### [Aim of the task]
Repeat exactly the lines from the line containing "kingdom: Animalia" through the last line of the records below, inclusive, and nothing else.

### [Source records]
--- --- ---
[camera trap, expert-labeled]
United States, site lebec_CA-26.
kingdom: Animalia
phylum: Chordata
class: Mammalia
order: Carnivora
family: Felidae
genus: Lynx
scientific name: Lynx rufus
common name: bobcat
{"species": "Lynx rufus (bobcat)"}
--- --- ---
### [Completed exercise]
kingdom: Animalia
phylum: Chordata
class: Mammalia
order: Carnivora
family: Felidae
genus: Lynx
scientific name: Lynx rufus
common name: bobcat
{"species": "Lynx rufus (bobcat)"}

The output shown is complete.